From a practical point of view, the first and most important insulin dose to provide in a correct amount is the basal rate. If the basal dose is set incorrectly, neither the bolus doses nor the correction doses will be appropriate. The most common mistake we see (as with MDI) is the basal dose set too high, making even small correction doses cause hypoglycemia. The greatest advantage of CSII is it allows more flexibility and titration of the basal doses. The other major advantage of CSII is it allows the use of “temporary basal rates”, i.e., an insulin dose increase (such as during intercurrent illness) or an insulin dose decrease (such as during exercise) for a specific period of time. Again, due to the time action of the rapid-acting analogues, sufficient time must be incorporated when using a temporary basal rate. For example, we find that for exercise, the insulin rate must be decreased one to two hours prior to the activity.
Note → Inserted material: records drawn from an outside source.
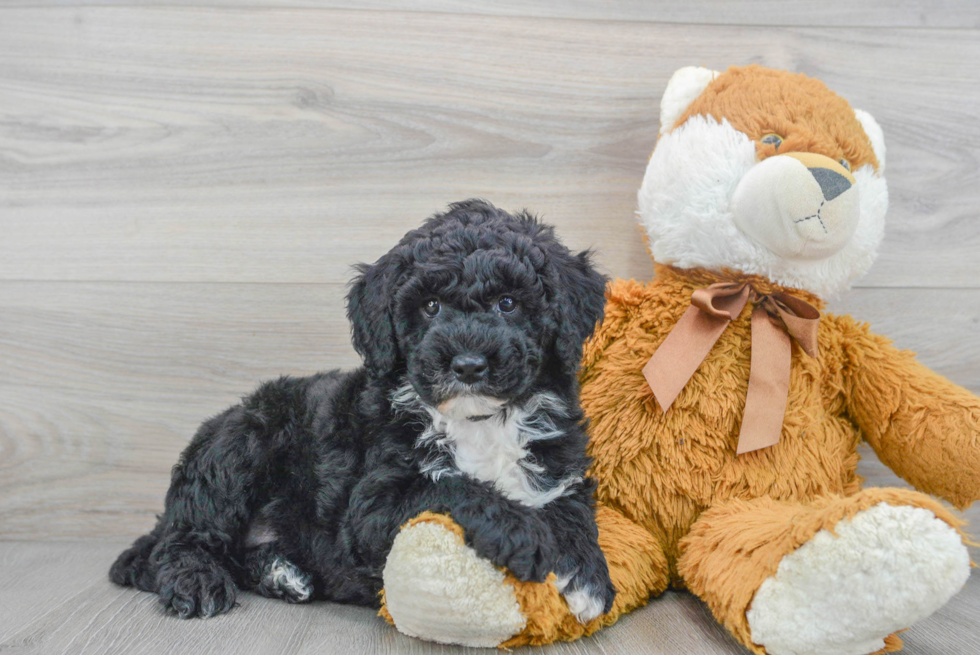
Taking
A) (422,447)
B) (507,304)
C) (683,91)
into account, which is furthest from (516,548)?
(683,91)

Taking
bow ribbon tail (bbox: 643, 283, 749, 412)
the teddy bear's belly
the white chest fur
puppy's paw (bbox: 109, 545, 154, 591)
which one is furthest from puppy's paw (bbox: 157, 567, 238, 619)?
bow ribbon tail (bbox: 643, 283, 749, 412)

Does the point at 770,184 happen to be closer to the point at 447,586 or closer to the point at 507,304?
the point at 507,304

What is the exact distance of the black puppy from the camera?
1248 mm

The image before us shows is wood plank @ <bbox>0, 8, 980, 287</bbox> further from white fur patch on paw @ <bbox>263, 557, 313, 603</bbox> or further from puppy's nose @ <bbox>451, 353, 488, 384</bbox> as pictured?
puppy's nose @ <bbox>451, 353, 488, 384</bbox>

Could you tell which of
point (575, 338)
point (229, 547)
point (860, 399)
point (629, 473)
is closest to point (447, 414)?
point (575, 338)

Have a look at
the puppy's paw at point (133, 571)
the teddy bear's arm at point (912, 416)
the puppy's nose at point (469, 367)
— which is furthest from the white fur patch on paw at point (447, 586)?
Result: the teddy bear's arm at point (912, 416)

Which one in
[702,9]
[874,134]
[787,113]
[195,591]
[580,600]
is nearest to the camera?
[580,600]

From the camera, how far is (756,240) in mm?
1554

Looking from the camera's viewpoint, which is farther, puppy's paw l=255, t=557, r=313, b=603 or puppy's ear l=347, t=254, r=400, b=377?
puppy's paw l=255, t=557, r=313, b=603

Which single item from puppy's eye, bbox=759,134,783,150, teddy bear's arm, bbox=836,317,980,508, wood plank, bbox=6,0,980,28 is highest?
wood plank, bbox=6,0,980,28

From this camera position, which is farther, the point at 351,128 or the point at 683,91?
the point at 351,128

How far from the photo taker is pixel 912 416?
1585 millimetres

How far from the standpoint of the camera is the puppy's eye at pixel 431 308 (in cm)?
132

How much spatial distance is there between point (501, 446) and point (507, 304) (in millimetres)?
272
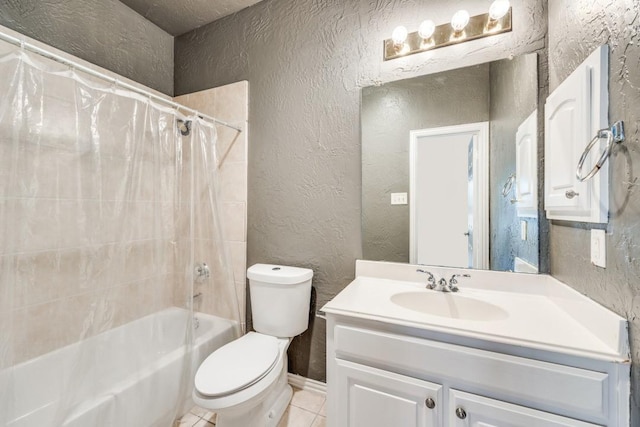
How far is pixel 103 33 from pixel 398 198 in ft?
7.26

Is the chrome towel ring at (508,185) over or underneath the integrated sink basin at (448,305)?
over

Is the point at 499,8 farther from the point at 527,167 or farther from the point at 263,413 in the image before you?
the point at 263,413

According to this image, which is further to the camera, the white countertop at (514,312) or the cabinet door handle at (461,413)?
the cabinet door handle at (461,413)

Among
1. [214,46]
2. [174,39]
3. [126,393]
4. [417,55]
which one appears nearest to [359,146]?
[417,55]

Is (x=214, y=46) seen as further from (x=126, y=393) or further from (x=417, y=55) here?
(x=126, y=393)

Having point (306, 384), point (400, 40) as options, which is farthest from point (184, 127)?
point (306, 384)

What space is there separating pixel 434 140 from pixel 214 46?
180cm

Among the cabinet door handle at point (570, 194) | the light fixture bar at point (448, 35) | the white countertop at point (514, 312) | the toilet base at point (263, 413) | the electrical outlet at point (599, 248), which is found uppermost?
the light fixture bar at point (448, 35)

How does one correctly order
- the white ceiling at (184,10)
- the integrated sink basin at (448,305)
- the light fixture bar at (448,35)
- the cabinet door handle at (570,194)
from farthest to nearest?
the white ceiling at (184,10) → the light fixture bar at (448,35) → the integrated sink basin at (448,305) → the cabinet door handle at (570,194)

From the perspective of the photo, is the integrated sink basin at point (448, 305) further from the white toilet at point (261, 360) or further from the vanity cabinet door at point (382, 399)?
the white toilet at point (261, 360)

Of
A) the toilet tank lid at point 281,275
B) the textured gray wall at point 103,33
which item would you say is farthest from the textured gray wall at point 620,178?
the textured gray wall at point 103,33

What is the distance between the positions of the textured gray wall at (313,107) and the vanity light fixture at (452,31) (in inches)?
1.6

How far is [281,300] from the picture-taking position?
1.56 meters

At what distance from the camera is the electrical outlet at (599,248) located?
0.81 meters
There are several risks with CSII. The first is an abrupt stoppage of insulin delivery either from an occlusion or dislodging of the catheter. For most patients who measure glucose levels at least 4 times daily the problem can be discovered and rectified quickly. However, for the occasional patient who tests infrequently or misses several glucose tests the discontinuation of the insulin infusion can result in ketoacidosis. Fortunately, this is rare. When glucose levels are found to be elevated for no apparent reason, it is appropriate to bolus the appropriate correction dose and if after 1 to 2 hours glucose levels are not improved, a separate subcutaneous injection of a rapid-acting insulin analogue is recommended; the pump infusion site also should be changed.

Another potential complication is infection, sometimes even abscess formation, at the infusion site. This is also rare and can be minimized by meticulously cleaning the pump site prior to catheter or needle insertion. Although not as severe, inflammation at pump sites can be problematic. This can be minimized by changing the infusion set every 24 to 72 hours and rotating pump sites. Similarly, some patients develop lipohypertrophy from repetitively infusing the insulin in the same area. This can result in extreme variability in insulin absorption. Again, frequent rotation of pump sites can alleviate this problem which is under-reported. Clinicians should therefore make site observation part of every clinic visit.